Psalms 142:1

Opschrift

Dit is weer “een onderwijzing”, een maskil, “van David”. Het is de laatste van de dertien psalmen die maskil, onderwijzing, worden genoemd (Ps 32:1; Ps 42:1; Ps 44:1; Ps 45:1; Ps 52:1; Ps 53:1; Ps 54:1; Ps 55:1; Ps 74:1; Ps 78:1; Ps 88:1; Ps 89:1; Ps 142:1). Zie voor de uitleg bij Psalm 32:1.

De ervaringen die David in deze psalm beschrijft, zijn onderwijs voor anderen. Hierdoor wil hij laten weten dat je je helemaal alleen kunt voelen, maar dat de Heer er toch is voor ieder die Hem trouw wil blijven.

David dicht deze psalm als hij door Saul achterna wordt gezeten en hij zich “in de grot” heeft verborgen (1Sm 24:3-7). Psalm 57 heeft hij onder dezelfde omstandigheden gedicht (vgl. Ps 57:1).

Profetisch zien we hier de voortzetting van Psalm 141. De dreiging die daar wordt beschreven, neemt in deze psalm toe. De enige mogelijkheid voor het overblijfsel is om het van boven, van de HEERE, te verwachten (vgl. Js 37:14-20). Psalm 142 beschrijft hun smeekbede. Met nadruk wordt in het opschrift gezegd dat deze psalm “een gebed” is (vgl. Ps 86:1).

Nederlandse verzen (2-5)

Niemand ziet naar mij om

David bidt niet in zijn hart, maar hardop, zoals de gelovigen in het Oude Testament meestal doen (Ps 142:2). Hij verheft zijn stem om te bidden en dat op een indringende manier. Hij zegt dat hij tot de HEERE roept en smeekt. De omstandigheden zijn er ook naar. Hij is in grote nood, want hij is omsingeld door Saul en zijn mannen.

In Ps 142:3 gaat hij verder met het beschrijven van zijn gemoedstoestand. Hij heeft zorgen en stort zijn klacht, zijn grote nood, uit voor Gods aangezicht en maakt zijn benauwdheid bekent. Het woord ‘klacht’ betekent niet klagen over God of mensen, maar betreft de benauwdheid waarin hij is. Hij stort zijn hart vrijmoedig voor de HEERE uit. Dit is profetisch wat het overblijfsel van Israël in de eindtijd, die “een tijd van benauwdheid” zal zijn (Jr 30:7), zal doen.

Brongegevens:

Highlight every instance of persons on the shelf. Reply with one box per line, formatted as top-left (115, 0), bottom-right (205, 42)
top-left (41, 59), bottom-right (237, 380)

Schriftelijke opdracht 1: Geef voor elke bewering aan of ze klopt met het bronfragment over Psalm 142. Antwoord met ja of nee en citeer de woorden uit het bronfragment die de doorslag geven. (a) Psalm 142 is de laatste van de dertien psalmen die maskil worden genoemd. (b) David bidt in deze psalm in zijn hart. (c) Het woord ‘klacht’ betekent hier klagen over God of mensen.
Schriftelijke opdracht 2: Welke psalm dichtte David volgens het bronfragment onder dezelfde omstandigheden als Psalm 142?
Schriftelijke opdracht 3: Zet het bronfragment over Psalm 142 voort na de laatste zin.
Het materiaal staat los van het bronfragment.

Definitief antwoord 1:
(a) Ja: "Het is de laatste van de dertien psalmen die maskil, onderwijzing, worden genoemd"
(b) Nee: "David bidt niet in zijn hart, maar hardop"
(c) Nee: "Het woord ‘klacht’ betekent niet klagen over God of mensen, maar betreft de benauwdheid waarin hij is."

Definitief antwoord 2: Psalm 57.

Definitief antwoord 3:
Hij is er slecht aan toe. Zijn geestelijke gesteldheid is op een dieptepunt, zijn geest is in hem bezweken (Ps 142:4). De psalmist staat als het ware midden in een mijnenveld. Een verkeerde stap is funest en dodelijk. Maar – en dan licht er even een straal van hoop op in zijn donkere omstandigheden – hij weet dat God zijn pad kende en dat Hij er steeds bij is geweest. Dat is voor hem van groot belang, want zijn vijanden “hebben een strik” voor hem “verborgen op de weg” die hij gaan zou. Zij kennen zijn weg ook en doen verwoede en gemene pogingen om hem op die weg in een valstrik te laten lopen.

En dan zijn eenzaamheid (Ps 142:5). Als hij naar rechts kijkt, de plaats van kracht, waar iemand in staat zou zijn om hem te helpen, iemand die er voor hem is, dan moet hij constateren dat er niemand is. Er is helemaal niemand die naar hem omziet. Hij is door iedereen in de steek gelaten en wordt gemeden als de pest. Er is niemand die medelijden met hem heeft. In de eindtijd zal het overblijfsel om zich heen kijken en zich realiseren dat er helemaal niemand is die kan of wil helpen.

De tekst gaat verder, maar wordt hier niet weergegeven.